■ **記述問題**
「Taking the scene」を含む行からデータの末尾までを、両端の行も含めて一字一句変えずにもう一度書き出すこと。

コレクションから保存された項目:
_____
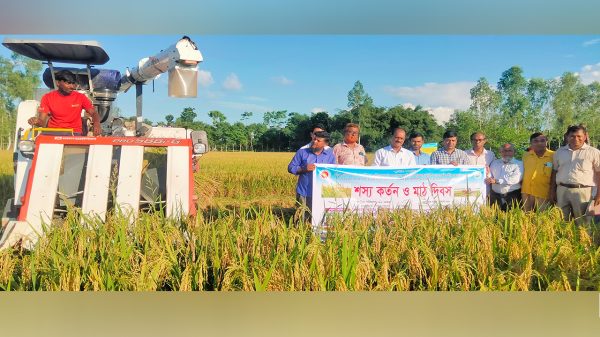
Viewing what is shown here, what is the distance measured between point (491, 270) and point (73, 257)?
114 inches

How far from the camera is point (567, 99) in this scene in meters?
31.5

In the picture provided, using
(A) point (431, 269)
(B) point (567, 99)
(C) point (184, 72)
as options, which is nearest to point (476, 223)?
(A) point (431, 269)

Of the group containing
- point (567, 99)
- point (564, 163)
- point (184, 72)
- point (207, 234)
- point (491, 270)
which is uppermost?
point (567, 99)

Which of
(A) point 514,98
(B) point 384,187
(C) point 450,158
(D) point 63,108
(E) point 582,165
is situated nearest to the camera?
(D) point 63,108

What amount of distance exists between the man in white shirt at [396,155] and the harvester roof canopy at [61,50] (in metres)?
3.87

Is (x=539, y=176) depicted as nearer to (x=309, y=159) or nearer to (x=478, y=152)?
(x=478, y=152)

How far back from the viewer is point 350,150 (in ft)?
20.3

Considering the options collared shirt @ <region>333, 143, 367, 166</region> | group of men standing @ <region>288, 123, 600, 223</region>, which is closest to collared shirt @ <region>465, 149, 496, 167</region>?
group of men standing @ <region>288, 123, 600, 223</region>

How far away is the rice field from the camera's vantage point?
3014mm

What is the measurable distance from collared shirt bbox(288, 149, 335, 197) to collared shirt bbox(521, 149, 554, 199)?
2.78 m

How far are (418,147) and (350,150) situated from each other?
1.08 meters

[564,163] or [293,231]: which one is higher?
[564,163]

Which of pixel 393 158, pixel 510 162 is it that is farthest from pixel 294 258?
pixel 510 162

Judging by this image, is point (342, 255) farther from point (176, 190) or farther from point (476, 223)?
point (176, 190)
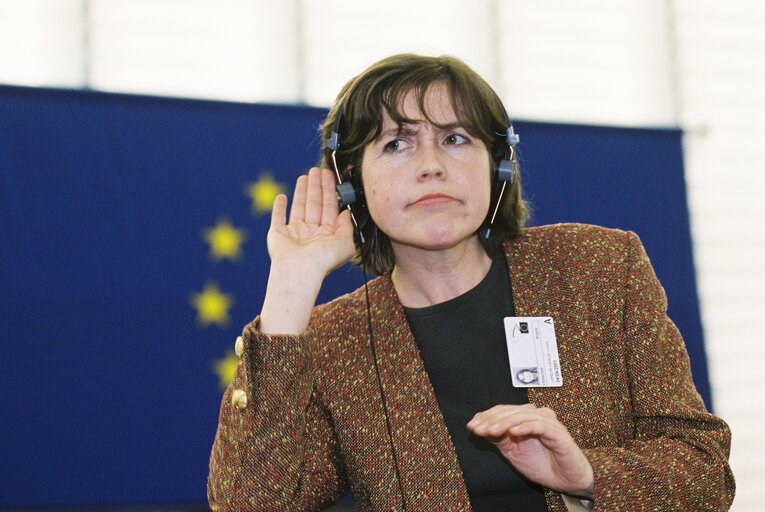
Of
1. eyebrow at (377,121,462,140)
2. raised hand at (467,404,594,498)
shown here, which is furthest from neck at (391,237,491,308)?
raised hand at (467,404,594,498)

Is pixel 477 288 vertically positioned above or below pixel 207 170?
below

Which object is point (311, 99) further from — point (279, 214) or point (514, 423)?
point (514, 423)

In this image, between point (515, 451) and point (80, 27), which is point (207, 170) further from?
point (515, 451)

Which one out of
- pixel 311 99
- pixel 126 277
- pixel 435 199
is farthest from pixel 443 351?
pixel 311 99

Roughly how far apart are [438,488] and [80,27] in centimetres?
228

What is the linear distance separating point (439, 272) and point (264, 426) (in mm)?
485

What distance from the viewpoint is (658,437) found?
1.24 m

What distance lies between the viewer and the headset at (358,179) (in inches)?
55.3

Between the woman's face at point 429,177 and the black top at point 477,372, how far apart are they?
14 centimetres

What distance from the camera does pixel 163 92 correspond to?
2.71 metres

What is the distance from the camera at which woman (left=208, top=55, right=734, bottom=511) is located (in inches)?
46.9

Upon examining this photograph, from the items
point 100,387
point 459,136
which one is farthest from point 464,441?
point 100,387

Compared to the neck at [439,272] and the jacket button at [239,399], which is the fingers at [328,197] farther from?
the jacket button at [239,399]

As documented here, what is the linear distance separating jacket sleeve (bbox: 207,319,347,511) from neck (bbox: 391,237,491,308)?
314 millimetres
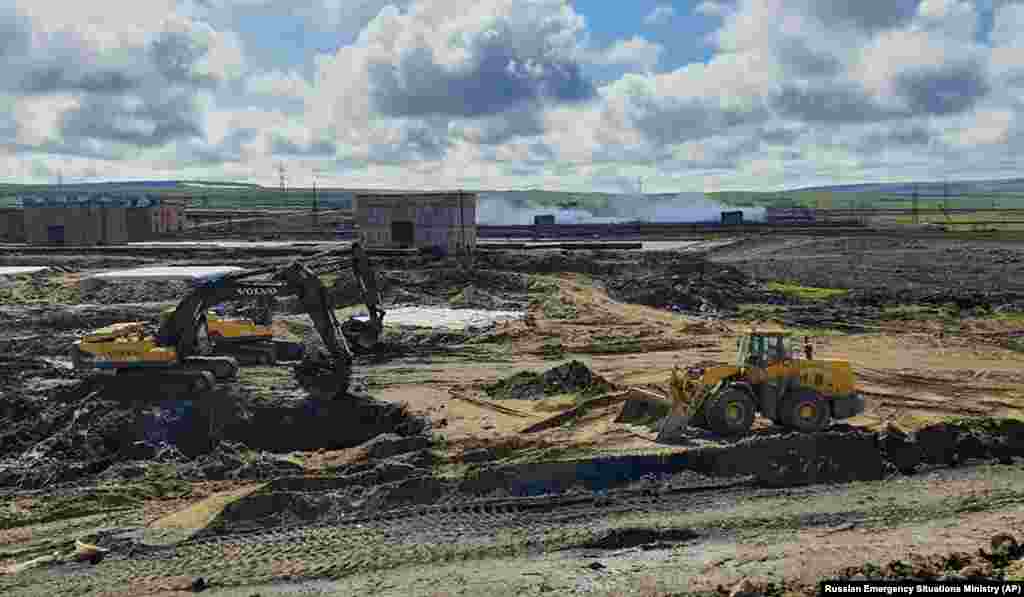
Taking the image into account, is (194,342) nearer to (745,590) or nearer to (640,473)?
(640,473)

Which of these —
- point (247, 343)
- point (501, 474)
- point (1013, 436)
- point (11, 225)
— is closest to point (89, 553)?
point (501, 474)

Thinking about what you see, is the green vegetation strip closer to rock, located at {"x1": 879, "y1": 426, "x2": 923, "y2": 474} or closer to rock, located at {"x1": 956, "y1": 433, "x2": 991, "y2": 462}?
rock, located at {"x1": 956, "y1": 433, "x2": 991, "y2": 462}

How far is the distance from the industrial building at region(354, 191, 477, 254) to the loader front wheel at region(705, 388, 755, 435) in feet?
128

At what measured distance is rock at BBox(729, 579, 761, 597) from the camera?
454 inches

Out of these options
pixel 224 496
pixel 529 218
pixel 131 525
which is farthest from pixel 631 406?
pixel 529 218

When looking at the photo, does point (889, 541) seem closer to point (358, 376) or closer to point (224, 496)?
point (224, 496)

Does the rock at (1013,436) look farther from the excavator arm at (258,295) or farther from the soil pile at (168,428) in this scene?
the excavator arm at (258,295)

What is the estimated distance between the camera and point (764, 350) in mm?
19344

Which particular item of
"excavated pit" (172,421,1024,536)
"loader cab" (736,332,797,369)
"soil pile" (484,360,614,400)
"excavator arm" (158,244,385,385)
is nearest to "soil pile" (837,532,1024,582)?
"excavated pit" (172,421,1024,536)

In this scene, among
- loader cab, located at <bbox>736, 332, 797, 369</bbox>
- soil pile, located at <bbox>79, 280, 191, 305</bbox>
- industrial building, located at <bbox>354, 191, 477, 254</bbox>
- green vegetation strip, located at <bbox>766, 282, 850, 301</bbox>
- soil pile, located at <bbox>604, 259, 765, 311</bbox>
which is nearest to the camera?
loader cab, located at <bbox>736, 332, 797, 369</bbox>

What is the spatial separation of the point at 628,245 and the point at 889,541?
174ft

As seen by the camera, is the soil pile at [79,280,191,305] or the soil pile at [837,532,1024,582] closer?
the soil pile at [837,532,1024,582]

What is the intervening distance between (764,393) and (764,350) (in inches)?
33.1

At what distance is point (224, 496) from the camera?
16562 mm
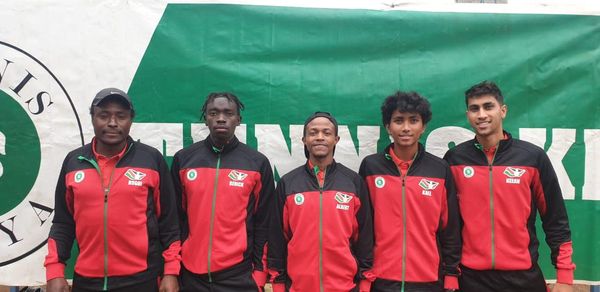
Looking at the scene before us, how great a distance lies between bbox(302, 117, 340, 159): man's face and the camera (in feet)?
9.59

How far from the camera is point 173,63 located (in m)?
3.69

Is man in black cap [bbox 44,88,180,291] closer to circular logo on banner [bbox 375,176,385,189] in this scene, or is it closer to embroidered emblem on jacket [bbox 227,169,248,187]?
embroidered emblem on jacket [bbox 227,169,248,187]

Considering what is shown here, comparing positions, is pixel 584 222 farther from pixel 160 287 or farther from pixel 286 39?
pixel 160 287

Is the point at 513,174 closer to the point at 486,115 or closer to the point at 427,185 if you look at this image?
the point at 486,115

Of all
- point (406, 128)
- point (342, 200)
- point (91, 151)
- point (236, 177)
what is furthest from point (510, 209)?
point (91, 151)

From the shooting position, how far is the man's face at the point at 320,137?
2.92 metres

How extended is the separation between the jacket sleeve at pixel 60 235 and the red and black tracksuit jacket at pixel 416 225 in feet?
6.46

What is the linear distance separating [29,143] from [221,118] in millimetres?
1758

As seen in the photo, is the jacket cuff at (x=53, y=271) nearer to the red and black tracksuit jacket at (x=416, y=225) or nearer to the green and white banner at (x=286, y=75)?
the green and white banner at (x=286, y=75)

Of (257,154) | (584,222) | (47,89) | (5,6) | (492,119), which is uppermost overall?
(5,6)

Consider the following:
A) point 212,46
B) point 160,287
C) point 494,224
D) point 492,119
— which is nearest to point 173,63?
point 212,46

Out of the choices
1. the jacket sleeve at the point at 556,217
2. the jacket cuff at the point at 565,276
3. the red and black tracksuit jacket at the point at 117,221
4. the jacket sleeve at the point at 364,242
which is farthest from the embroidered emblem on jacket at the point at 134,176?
the jacket cuff at the point at 565,276

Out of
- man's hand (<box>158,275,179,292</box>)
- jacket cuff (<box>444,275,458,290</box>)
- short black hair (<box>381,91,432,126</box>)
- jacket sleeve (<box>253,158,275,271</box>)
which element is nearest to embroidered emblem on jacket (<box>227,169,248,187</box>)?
jacket sleeve (<box>253,158,275,271</box>)

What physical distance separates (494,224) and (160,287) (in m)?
2.18
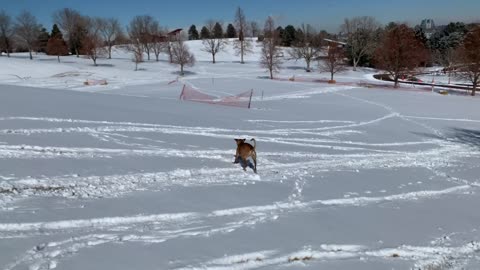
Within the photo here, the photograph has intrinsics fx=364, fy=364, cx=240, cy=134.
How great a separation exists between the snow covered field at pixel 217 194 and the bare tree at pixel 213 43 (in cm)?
6712

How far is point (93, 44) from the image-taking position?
2736 inches

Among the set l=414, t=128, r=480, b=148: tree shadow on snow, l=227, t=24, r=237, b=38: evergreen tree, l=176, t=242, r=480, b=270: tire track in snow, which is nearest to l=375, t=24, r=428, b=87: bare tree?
l=414, t=128, r=480, b=148: tree shadow on snow

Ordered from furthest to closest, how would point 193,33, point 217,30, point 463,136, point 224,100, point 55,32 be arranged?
point 193,33 → point 217,30 → point 55,32 → point 224,100 → point 463,136

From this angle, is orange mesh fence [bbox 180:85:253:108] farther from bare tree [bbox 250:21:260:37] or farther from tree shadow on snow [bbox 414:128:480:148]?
bare tree [bbox 250:21:260:37]

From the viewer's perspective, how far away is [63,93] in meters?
19.8

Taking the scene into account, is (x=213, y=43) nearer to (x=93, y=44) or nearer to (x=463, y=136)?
(x=93, y=44)

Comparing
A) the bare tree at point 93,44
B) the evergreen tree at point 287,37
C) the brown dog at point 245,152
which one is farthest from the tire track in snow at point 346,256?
the evergreen tree at point 287,37

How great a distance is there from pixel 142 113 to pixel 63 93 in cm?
637

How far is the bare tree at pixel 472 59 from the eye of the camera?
38438 millimetres

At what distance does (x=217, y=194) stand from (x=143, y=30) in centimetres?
9484

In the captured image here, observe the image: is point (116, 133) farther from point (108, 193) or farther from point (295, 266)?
point (295, 266)

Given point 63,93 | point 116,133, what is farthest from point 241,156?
point 63,93

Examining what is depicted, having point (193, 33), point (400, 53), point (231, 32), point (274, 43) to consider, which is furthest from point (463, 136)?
point (193, 33)

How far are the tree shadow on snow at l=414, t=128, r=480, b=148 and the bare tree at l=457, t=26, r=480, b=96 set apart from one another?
24072 millimetres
_____
■ **完成した課題**
Taking the scene into account, is (x=213, y=43) nearer to (x=93, y=44) or nearer to (x=463, y=136)?
(x=93, y=44)

Comparing
A) the bare tree at point 93,44
B) the evergreen tree at point 287,37
C) the brown dog at point 245,152
which one is farthest from the tire track in snow at point 346,256?
the evergreen tree at point 287,37

How great a distance is there from pixel 142 113 to pixel 63 93 in cm?
637

How far is the bare tree at pixel 472 59 from the eye of the camera?
38438 millimetres

At what distance does (x=217, y=194) stand from (x=143, y=30) in centimetres?
9484

In the captured image here, observe the image: is point (116, 133) farther from point (108, 193) or farther from point (295, 266)?
point (295, 266)

Given point 63,93 | point 116,133, what is farthest from point 241,156?
point 63,93

Examining what is depicted, having point (193, 33), point (400, 53), point (231, 32), point (274, 43) to consider, which is furthest from point (463, 136)?
point (193, 33)

How far are the tree shadow on snow at l=414, t=128, r=480, b=148 and the bare tree at l=457, t=26, r=480, b=96 set apart from one another?
24072 millimetres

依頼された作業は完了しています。